The court found that taking statements obtained by treatment constituting inhuman or degrading treatment into consideration at trial was incompatible with the fair trial guarantees because “their use in criminal proceedings is often the reason for which the acts of ill-treatment are committed in the first place.” This is important because it creates a general human rights standard linking together Article 3 (inhuman or degrading treatment) and Article 6.

The connection that the court has previously made between Article 3 and Article 6 in the realm of admissibility has now been expanded in to the realm of substantive rights as well. Thus, violations of Article 3 increase the likelihood that the state has also violated Article 6. Given that the right not to be subjected to inhuman or degrading treatment is an absolute right, then it only stands to reason that the use in criminal proceedings of evidence obtained in breach of Article 3 “renders the proceedings as a whole automatically unfair, irrespective of the probative value of the statements and . . . whether their use was decisive in securing the defendant’s conviction.”

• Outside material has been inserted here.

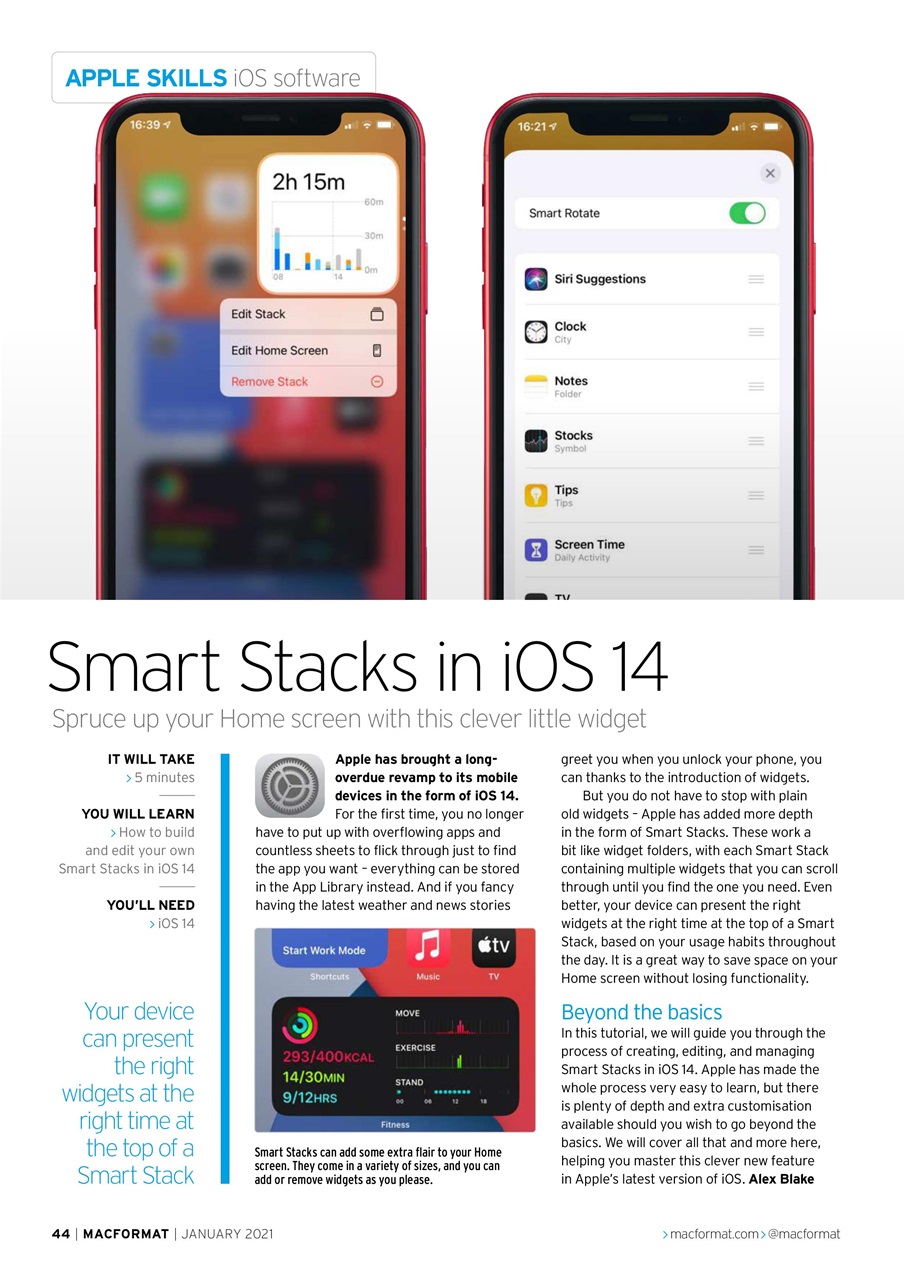 MacFormat Preview Pages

In yet another small victory for defendants, in the case of R.E. v. United Kingdom, the court announced new rules governing court surveillance of a detainee in a police station. The judgment came after the applicant filed a complaint about Ireland’s regime for covert surveillance of certain categories of persons in furtherance of the country’s national security efforts.

Although stringent confidentiality rules between lawyers and clients is nothing new, the court considered this case from the standpoint of right to privacy principles, protected by Article 8 of the European Convention. Finding Ireland in violation of Article 8, the court rested its judgment on the fact that surveillance of a legal consultation constituted an extremely high degree of intrusion into a person’s right to respect for his or her private life, especially when that information was shared with others or stored.

Advocates working in states with national security and anti-terrorism data surveillance regimes similar to Ireland will find that this case gives them a means to overcome uses of covert surveillance of consultations between detainees and their lawyer.

Moreover, this judgment is useful for lawyers strategizing their claims for just satisfaction before the European Court and claims for civil remedies before domestic courts. This is because lawyers representing clients in similar clients will be able to invoke both article 6 (right to fair trial) and article 8, rather than relying solely on article 6.